For inspiration
A few years back we migrated from Oracle 8 on a Unix box to "modern" MSSQL. Large tables were 8M - 20M rows. Everything was fixed format. Date formats were complete nonsense to MSSQL. And we knew some code tables could have "unexpected" codes. We had no influence on file formats.
We ended up doing the import for each of the large files via staging tables because the shear data volume meant we had to restrict data roundtrips between client app and database.
- Staging table #1: INITIAL LOAD
- ImportRowID IDENTITY column (PKEY)
- LineData VARCHAR(xxx) wide enough to hold each imported line.

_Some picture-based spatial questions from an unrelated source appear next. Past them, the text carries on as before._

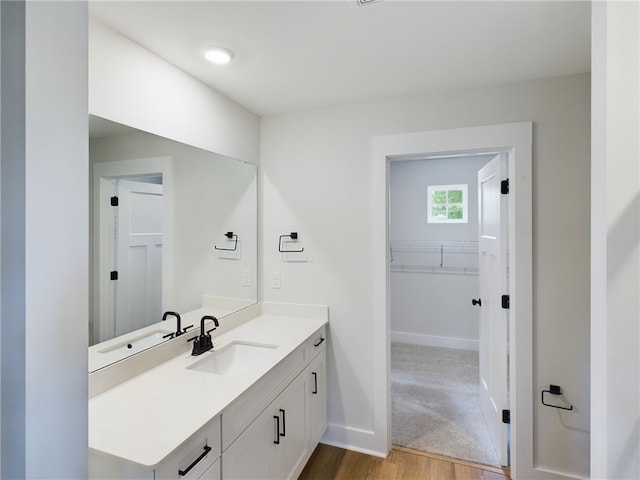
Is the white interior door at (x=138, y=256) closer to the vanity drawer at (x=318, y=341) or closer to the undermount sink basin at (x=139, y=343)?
the undermount sink basin at (x=139, y=343)

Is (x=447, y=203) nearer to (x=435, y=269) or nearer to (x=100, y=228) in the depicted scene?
(x=435, y=269)

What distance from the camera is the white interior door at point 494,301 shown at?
79.8 inches

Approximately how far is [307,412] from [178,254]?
121cm

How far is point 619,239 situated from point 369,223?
1414 millimetres

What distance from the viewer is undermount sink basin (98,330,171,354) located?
4.69 ft

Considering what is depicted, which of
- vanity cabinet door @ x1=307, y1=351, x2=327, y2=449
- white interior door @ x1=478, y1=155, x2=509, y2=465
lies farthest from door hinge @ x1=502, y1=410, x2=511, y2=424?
vanity cabinet door @ x1=307, y1=351, x2=327, y2=449

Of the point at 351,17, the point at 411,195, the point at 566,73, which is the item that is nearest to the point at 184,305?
the point at 351,17

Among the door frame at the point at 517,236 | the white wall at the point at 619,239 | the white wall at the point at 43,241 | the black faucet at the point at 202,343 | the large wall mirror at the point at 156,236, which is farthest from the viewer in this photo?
the door frame at the point at 517,236

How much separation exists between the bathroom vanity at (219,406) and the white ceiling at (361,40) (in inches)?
57.4

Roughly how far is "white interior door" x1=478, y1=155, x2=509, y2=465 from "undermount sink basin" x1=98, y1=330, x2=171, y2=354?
2.02m

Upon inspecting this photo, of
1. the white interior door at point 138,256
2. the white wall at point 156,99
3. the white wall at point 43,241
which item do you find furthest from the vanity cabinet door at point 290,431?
the white wall at point 156,99

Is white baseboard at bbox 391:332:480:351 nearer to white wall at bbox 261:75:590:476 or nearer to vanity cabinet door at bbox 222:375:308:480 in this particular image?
white wall at bbox 261:75:590:476

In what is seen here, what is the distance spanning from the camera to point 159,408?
1.20 metres

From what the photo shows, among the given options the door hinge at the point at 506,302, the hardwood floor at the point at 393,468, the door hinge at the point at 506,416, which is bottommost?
the hardwood floor at the point at 393,468
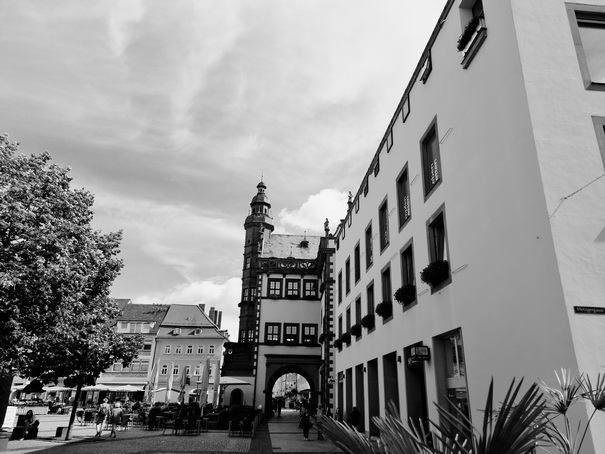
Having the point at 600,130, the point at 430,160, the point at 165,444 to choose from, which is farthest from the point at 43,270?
the point at 600,130

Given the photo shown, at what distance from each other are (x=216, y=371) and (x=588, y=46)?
30780 millimetres

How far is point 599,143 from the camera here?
830 cm

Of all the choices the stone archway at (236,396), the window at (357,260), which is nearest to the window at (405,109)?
the window at (357,260)

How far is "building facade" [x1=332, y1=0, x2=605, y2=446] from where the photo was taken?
7.54 meters

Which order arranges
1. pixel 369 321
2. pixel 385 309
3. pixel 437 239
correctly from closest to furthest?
pixel 437 239 → pixel 385 309 → pixel 369 321

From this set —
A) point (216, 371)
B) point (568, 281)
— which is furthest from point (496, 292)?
point (216, 371)

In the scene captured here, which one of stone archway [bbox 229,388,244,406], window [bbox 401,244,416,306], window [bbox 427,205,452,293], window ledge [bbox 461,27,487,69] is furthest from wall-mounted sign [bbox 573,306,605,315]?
stone archway [bbox 229,388,244,406]

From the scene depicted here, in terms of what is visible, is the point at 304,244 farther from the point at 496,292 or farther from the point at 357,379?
the point at 496,292

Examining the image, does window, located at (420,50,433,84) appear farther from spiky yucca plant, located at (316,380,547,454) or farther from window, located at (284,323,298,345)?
window, located at (284,323,298,345)

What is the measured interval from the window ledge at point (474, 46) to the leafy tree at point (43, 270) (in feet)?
39.2

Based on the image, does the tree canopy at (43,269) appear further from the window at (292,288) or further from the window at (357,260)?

- Staging table #2: IMPORT DATA
- ImportRowID
- One varchar column for each imported data field
- A status column to help later filtering/statistics
- Table #3: IMPORT MESSAGES
- NOTE: Potentially multiple message regarding same row
- Each row holds {msgID, ImportRowID, Severity, Message}
- Table #4: FINAL DATA
- ImportRowID
- Each data column in correct data type
- Rows in error have no final row, rows in warning have final row but user may want to ignore them
Import process
- Import full data file into table #1
Import to this table is trivial but takes long time due to data volume.
- Split data into separate columns
Basically one big INSERT … SELECT … - and therefore FAST!
- Validate data
This is the complex part.
- Code values need to checked
- Some codes need translation
- Dates etc. need format/validity check
- etc.
- Transform to correct data types
- Another big INSERT … SELECT … - and therefore FAST!
User starts the import - then waits because importing 8M - 15M rows takes time even if it is "fast". We let user filter/sort messages, seep through imported data - deciding whether some rows should be accepted despite warnings. User has to confirm import before app finally copied from "FINAL DATA" into the destination tables.
We did many validation "per column" for performance reasons like below:
INSERT INTO ImportMessage(ImportRowID, Severity, Message)
SELECT ImportRowID, 2, ('Unknown code ' + CodeXX)
FROM ImportData
WHERE CodeXX NOT IN (SELECT CodeValue FROM CodeTable WHERE CodeType = 'XX')
This validates millions of rows in fractions of time it takes for a client app to process data one row at a time.
HTH /Michael